Richard Baldwin
Richard Baldwin, Professor of International Economics at the Graduate Institute, Geneva, is the author, most recently, of The Great Convergence: Information Technology and the New Globalisation.
LONDON
– Donald Trump’s ignominious executive order barring entry into the
United States for refugees and others from seven predominantly Muslim
countries has dominated headlines in recent weeks. But the damage done
to America’s image, and to the global economy, will only be further
compounded by Trump’s early decisions on trade.
In speeches and
tweets, Trump has aggressively lashed out against globalization. He has
appointed the famously protectionist trade litigator Robert Lighthizer
to be US Trade Representative. And the other two members of his trade
triumvirate – Commerce Secretary-designate Wilbur Ross and White House
trade adviser Peter Navarro – are no less protectionist than Lighthizer.
Many working- and
middle-class Americans believe that free-trade agreements are why their
incomes have stagnated over the past two decades. So Trump intends to
provide them with “protection” by putting protectionists in charge.
But Trump and his
triumvirate have misdiagnosed the problem. While globalization is an
important factor in the hollowing out of the middle class, so, too, is
automation. Most of Lighthizer and Ross’s business experience has been
in twentieth-century industries such as steel production, which has
conditioned them to pursue twentieth-century solutions for America’s
twenty-first-century industrial problems.
Unfortunately,
old-fashioned protectionism will not boost American industrial
competitiveness, even if it saves a few thousand jobs in sunset sectors.
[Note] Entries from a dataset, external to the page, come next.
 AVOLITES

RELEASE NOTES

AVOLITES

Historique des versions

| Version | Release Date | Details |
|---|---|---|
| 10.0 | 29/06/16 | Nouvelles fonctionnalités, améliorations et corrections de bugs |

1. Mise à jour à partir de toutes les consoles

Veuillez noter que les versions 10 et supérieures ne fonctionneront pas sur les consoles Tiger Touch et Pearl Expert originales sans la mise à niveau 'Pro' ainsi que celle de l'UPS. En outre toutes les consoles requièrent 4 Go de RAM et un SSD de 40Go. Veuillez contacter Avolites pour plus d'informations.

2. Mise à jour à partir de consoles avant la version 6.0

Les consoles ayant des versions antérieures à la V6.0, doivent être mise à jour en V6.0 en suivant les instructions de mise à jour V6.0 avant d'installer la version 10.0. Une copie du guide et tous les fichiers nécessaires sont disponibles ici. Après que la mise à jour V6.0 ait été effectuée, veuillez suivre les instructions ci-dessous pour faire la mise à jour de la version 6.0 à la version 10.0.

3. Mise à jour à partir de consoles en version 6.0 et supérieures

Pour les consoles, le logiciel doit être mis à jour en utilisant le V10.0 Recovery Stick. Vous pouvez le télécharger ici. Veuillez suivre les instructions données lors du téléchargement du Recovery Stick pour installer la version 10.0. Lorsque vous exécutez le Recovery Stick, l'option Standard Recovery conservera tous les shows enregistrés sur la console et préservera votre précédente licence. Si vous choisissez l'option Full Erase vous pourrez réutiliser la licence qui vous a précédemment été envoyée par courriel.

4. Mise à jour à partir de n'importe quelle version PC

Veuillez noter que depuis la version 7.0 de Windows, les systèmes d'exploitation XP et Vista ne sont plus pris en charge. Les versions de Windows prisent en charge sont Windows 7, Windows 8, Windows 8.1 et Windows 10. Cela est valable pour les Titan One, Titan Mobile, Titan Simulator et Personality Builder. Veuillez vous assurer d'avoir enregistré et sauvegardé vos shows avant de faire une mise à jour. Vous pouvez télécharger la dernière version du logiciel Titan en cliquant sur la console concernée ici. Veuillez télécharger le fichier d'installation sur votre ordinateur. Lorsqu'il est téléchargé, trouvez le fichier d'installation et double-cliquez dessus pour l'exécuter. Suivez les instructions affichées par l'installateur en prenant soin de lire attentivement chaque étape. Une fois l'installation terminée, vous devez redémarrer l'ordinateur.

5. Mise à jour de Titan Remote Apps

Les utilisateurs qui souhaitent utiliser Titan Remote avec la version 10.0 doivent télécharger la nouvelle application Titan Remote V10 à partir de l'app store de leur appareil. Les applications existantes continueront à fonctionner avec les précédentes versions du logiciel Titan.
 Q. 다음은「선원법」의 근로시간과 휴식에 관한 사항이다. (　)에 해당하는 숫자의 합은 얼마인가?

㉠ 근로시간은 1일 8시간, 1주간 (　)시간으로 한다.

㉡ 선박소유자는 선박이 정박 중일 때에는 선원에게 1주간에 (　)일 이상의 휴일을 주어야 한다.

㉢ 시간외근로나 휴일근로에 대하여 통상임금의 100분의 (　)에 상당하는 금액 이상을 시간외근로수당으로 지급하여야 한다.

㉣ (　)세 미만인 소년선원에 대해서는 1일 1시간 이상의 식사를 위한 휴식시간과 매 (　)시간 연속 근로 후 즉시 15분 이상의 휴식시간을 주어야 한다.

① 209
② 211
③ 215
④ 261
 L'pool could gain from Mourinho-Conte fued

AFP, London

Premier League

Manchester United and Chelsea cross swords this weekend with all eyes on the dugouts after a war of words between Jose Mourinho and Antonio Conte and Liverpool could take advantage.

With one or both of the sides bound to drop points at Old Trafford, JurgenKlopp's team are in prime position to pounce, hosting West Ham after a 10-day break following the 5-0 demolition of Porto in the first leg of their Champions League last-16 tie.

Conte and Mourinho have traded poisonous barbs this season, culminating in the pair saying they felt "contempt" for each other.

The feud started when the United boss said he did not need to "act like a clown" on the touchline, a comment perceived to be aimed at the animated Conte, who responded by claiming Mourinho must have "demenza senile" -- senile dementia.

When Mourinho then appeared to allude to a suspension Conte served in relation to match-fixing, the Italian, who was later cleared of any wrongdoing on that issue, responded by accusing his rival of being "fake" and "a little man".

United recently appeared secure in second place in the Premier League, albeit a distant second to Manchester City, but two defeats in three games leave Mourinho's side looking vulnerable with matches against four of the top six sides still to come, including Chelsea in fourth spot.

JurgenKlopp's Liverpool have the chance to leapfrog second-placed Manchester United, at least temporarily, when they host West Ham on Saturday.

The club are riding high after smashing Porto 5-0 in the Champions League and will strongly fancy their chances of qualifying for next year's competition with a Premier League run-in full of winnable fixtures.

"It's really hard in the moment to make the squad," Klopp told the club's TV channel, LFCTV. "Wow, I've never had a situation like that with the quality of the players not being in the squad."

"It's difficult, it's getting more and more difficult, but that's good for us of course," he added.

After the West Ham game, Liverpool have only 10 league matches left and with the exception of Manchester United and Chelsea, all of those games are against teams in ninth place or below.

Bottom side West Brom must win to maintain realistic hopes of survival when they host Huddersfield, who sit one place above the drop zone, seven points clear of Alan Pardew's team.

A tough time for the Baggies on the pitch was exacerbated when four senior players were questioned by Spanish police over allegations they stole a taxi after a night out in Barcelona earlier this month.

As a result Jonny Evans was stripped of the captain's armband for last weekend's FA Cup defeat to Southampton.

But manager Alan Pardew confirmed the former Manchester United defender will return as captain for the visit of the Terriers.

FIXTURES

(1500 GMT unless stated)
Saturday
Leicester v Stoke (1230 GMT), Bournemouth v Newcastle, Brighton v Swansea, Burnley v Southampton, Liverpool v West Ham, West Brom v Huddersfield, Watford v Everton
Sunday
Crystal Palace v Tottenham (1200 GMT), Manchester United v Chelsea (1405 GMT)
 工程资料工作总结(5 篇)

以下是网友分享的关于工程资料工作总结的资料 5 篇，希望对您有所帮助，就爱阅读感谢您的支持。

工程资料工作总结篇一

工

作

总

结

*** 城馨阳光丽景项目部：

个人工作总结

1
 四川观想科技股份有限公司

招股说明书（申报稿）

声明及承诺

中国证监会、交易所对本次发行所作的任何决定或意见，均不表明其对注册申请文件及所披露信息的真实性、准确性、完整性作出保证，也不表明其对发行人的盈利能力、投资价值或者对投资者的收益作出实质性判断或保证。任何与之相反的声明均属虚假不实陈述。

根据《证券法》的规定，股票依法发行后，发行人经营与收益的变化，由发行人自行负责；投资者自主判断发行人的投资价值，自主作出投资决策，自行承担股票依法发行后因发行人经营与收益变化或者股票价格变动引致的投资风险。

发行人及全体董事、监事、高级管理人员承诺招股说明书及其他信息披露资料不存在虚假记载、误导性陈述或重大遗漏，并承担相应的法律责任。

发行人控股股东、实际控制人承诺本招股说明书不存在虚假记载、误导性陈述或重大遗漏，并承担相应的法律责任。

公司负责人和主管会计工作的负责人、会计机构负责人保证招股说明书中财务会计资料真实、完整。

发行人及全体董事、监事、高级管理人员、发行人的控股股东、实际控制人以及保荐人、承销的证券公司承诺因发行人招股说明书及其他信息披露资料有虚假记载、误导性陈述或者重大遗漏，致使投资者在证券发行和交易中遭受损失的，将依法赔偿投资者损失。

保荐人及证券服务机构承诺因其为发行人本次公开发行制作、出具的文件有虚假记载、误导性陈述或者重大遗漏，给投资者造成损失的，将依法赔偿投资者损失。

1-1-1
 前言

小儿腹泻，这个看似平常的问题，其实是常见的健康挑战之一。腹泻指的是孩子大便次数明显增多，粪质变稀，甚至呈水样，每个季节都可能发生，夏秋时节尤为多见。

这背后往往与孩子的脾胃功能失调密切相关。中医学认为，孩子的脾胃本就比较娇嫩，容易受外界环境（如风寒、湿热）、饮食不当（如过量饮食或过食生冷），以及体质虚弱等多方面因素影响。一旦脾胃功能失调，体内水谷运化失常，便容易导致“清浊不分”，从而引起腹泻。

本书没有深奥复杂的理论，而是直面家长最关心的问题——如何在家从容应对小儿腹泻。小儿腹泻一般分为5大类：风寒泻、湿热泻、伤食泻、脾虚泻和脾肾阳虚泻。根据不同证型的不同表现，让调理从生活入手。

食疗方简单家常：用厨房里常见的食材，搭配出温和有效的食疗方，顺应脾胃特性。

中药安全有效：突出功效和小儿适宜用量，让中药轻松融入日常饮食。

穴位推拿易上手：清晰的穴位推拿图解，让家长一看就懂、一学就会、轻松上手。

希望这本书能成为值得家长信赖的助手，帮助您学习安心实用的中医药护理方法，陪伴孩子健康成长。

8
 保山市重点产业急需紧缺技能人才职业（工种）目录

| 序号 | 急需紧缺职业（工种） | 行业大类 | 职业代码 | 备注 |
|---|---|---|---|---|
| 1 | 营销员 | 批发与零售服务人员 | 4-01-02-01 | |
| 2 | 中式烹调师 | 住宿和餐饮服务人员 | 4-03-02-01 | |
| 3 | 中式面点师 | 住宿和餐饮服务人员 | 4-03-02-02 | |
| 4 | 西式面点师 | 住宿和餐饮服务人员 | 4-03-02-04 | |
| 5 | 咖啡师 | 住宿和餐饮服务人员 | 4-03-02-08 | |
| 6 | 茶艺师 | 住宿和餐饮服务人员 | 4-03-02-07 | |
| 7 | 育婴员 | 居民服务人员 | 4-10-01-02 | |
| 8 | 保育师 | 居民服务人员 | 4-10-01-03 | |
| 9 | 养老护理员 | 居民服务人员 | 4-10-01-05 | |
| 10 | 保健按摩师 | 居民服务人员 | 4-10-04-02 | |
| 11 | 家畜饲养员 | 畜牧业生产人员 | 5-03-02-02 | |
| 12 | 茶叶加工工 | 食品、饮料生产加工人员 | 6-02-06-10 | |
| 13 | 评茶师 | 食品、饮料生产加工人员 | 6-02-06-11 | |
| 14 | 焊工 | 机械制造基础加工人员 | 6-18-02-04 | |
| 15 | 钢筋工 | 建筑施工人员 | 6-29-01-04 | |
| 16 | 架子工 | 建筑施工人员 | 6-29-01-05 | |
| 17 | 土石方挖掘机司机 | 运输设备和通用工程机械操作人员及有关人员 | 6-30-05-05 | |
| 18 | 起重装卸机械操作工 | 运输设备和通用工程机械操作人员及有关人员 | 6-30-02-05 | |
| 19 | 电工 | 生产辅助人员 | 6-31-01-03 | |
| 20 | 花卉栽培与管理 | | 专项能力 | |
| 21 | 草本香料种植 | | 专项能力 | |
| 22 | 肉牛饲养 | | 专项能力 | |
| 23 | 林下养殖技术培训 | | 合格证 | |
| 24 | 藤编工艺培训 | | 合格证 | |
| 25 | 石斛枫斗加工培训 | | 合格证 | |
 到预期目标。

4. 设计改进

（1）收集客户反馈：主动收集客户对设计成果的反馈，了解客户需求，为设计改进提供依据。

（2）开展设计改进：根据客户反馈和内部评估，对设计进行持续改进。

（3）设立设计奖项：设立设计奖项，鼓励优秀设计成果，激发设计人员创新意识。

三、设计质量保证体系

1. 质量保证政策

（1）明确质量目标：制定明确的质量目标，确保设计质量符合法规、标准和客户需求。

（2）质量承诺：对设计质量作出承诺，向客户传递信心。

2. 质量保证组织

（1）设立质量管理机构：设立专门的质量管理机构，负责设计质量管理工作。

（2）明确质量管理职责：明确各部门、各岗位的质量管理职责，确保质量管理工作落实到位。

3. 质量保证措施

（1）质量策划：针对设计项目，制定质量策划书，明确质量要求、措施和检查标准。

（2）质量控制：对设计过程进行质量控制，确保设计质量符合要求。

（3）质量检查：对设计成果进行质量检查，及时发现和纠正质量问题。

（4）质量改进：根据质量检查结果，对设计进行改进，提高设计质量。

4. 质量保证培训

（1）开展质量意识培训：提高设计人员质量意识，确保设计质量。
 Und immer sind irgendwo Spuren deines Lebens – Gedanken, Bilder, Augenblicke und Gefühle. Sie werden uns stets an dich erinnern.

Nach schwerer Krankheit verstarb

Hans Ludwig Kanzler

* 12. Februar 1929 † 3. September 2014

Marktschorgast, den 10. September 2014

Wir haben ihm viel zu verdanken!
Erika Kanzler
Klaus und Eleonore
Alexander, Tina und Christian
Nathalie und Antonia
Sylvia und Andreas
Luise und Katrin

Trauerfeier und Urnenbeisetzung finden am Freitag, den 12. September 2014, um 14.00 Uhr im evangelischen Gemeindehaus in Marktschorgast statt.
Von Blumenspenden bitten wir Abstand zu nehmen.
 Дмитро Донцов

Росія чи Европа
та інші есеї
Moreover, ripping up trade agreements and raising tariffs will do
nothing to create new, high-paying factory jobs. If anything, tariffs
will only inflict further harm on workers.
Trump and his team
are missing a simple point: twenty-first-century globalization is
knowledge-led, not trade-led. Radically reduced communication costs have
enabled US firms to move production to lower-wage countries. Meanwhile,
to keep their production processes synced, firms have also offshored
much of their technical, marketing, and managerial knowhow. This
“knowledge offshoring” is what has really changed the game for American
workers.
In 2017, US workers
are not competing with low-wage foreign labor, capital, and technology,
as they did in the 1970s. Rather, they are competing with a nearly
unbeatable combination of low-wage foreign labor and US knowhow. One way
to conceptualize this is to think of US products as being made not in
the US, but in Factory North America. The goods made in Factory North
America must compete with goods made in Factory Asia, Factory Europe,
and so forth.
This means that if
the Trump administration imposes tariffs, it will turn the US into a
high-cost island for industrial inputs. Firms might be induced to move
some production back to the US, if it is strictly aimed at US consumers.
But they will be equally encouraged to offshore production that is
aimed at export markets, so that they can compete with Japanese, German,
and Chinese producers outside of the US.
Imposing tariffs on
imports, without also stemming the flow of ideas and intellectual
property, is like trying to prevent water from flowing through one’s
fingers by making a fist. A more rational approach would accept
twenty-first-century realities. The information revolution changed the
world in ways that tariffs cannot reverse. With US workers already
competing against robots at home, and against low-wage workers abroad,
disrupting imports will just create more jobs for robots.
Trump should be
protecting individual workers, not individual jobs. The processes of
twenty-first-century globalization are too sudden, unpredictable, and
uncontrollable to rely on static measures like tariffs. Instead, the US
needs to restore its social contract so that its workers have a fair
shot at sharing in the gains generated by global openness and
automation. Globalization and technological innovation are not painless
processes, so there will always be a need for retraining initiatives,
lifelong education, mobility and income-support programs, and regional
transfers.
By pursuing such
policies, the Trump administration would stand a much better chance of
making America “great again” for the working and middle classes.
Globalization has always created more opportunities for the most
competitive workers, and more insecurity for others. This is why a
strong social contract was established during the post-war period of
liberalization in the West. In the 1960s and 1970s institutions such as
unions expanded, and governments made new commitments to affordable
education, social security, and progressive taxation. These all helped
members of the middle class seize new opportunities as they emerged.
Over the last two
decades, this situation has changed dramatically: globalization has
continued, but the social contract has been torn up. Trump’s top
priority should be to stitch it back together; but his trade advisers do
not understand this. Sadly, they seem intent on imposing tariffs, which
will disrupt international supply chains, possibly lead to trade wars,
and only hasten US industry’s shift abroad.